GIVEN REQUEST => From the piece on interest rates and asset prices, reproduce the passage starting with "Inflation, Asset Prices, and" and going on through "rates ease slightly.", swapping "Ford Focus" for "Vauxhall Astra" wherever it occurs.

PROVIDED TEXT =>
The Broader Impact on Capital Assets

  • Real Estate: Property markets are a classic example. When rates were low, buyers could afford larger mortgages, pushing house prices higher. Now, with borrowing costs higher (even after the recent rate cut), demand is softer, and prices have begun to cool. This trend may continue until rates stabilise further.
  • Business Valuations: Over the past decade, companies often attracted high valuations due to low borrowing costs and investor willingness to chase growth over profits. Today, buyers and investors are more cautious, focusing on cash flow and sustainable growth. The BoE’s recent rate cut may bring some relief, but valuations will still reflect a more conservative market outlook.
  • High-Value Consumer Goods as an Example: To give a high-profile example, consider electric vehicles like the Porsche Taycan. When financing was cheap, demand surged, pushing prices up. Now, as borrowing costs rise, fewer people can afford these purchases, leading to rapid depreciation. This is just one example of how all assets (whether homes, businesses, or high-value goods) are sensitive to changes in interest rates.


Inflation, Asset Prices, and Historical Comparisons

  • The Ford Focus Case Study: Let’s consider the Ford Focus to explore how inflation interacts with asset pricing. When it launched in the late 1990s, a base model cost £13,000. Adjusted for inflation, it would cost around £23,400 today, yet the current base price is closer to £26,000—roughly 10-15% higher than inflation alone explains. This trend shows how low borrowing costs allowed prices to outpace inflation. As rates rise, we’re likely to see future prices align more closely with inflation rather than overshooting it.
  • Beyond Inflation Alone: Advances in technology, rising material costs, and regulatory requirements have also driven up prices. However, the key driver of inflated values has been access to cheap capital. As this era ends, asset prices are adjusting, and this will likely remain the case even as rates ease slightly.

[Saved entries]

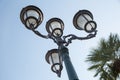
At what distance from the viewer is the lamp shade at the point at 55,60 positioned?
5.53 meters

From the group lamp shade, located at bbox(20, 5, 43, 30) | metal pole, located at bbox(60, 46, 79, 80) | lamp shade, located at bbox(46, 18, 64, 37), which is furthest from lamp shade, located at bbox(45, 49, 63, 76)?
lamp shade, located at bbox(20, 5, 43, 30)

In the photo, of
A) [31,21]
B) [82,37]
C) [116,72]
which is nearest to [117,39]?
[116,72]

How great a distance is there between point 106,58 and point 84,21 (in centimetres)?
657

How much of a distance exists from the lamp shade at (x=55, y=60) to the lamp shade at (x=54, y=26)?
503 mm

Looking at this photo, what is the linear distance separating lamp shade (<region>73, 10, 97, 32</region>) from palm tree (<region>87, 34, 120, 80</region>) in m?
5.73

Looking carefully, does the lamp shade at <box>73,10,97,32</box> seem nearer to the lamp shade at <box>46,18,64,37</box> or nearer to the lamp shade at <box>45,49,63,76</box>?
the lamp shade at <box>46,18,64,37</box>

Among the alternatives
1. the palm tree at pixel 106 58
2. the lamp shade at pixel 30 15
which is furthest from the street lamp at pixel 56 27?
the palm tree at pixel 106 58

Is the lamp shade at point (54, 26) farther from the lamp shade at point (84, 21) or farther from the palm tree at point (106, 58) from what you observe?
the palm tree at point (106, 58)

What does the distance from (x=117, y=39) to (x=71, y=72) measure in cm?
896

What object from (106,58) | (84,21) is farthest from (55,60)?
(106,58)

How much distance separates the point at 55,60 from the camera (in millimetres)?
5594

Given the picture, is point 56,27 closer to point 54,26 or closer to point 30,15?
point 54,26

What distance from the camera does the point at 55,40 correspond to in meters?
5.83

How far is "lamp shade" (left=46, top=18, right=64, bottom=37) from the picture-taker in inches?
231
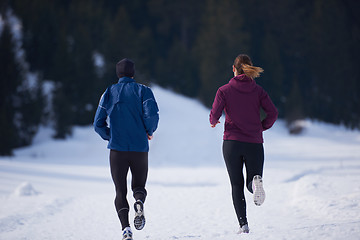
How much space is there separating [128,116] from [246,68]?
143 cm

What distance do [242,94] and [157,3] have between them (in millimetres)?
39435

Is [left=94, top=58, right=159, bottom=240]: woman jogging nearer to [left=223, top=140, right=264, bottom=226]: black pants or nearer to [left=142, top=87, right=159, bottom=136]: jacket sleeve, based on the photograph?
[left=142, top=87, right=159, bottom=136]: jacket sleeve

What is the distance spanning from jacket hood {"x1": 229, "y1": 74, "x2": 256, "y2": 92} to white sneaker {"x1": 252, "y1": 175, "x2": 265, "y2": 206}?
989mm

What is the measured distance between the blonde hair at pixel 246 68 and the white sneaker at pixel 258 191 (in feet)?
3.76

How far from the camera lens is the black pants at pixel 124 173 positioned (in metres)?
4.19

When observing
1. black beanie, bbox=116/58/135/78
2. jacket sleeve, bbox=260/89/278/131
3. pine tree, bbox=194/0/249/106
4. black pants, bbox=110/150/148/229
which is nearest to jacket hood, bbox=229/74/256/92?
jacket sleeve, bbox=260/89/278/131

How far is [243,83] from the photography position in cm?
437

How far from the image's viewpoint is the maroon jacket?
4289mm

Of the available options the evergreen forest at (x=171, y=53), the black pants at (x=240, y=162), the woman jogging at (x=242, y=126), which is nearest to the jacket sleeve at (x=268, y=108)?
the woman jogging at (x=242, y=126)

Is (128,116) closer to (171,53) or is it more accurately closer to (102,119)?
(102,119)

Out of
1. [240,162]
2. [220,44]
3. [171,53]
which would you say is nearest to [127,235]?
[240,162]

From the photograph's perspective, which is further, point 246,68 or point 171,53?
point 171,53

TASK RESPONSE =>
Inflation, Asset Prices, and Historical Comparisons

  • The Vauxhall Astra Case Study: Let’s consider the Vauxhall Astra to explore how inflation interacts with asset pricing. When it launched in the late 1990s, a base model cost £13,000. Adjusted for inflation, it would cost around £23,400 today, yet the current base price is closer to £26,000—roughly 10-15% higher than inflation alone explains. This trend shows how low borrowing costs allowed prices to outpace inflation. As rates rise, we’re likely to see future prices align more closely with inflation rather than overshooting it.
  • Beyond Inflation Alone: Advances in technology, rising material costs, and regulatory requirements have also driven up prices. However, the key driver of inflated values has been access to cheap capital. As this era ends, asset prices are adjusting, and this will likely remain the case even as rates ease slightly.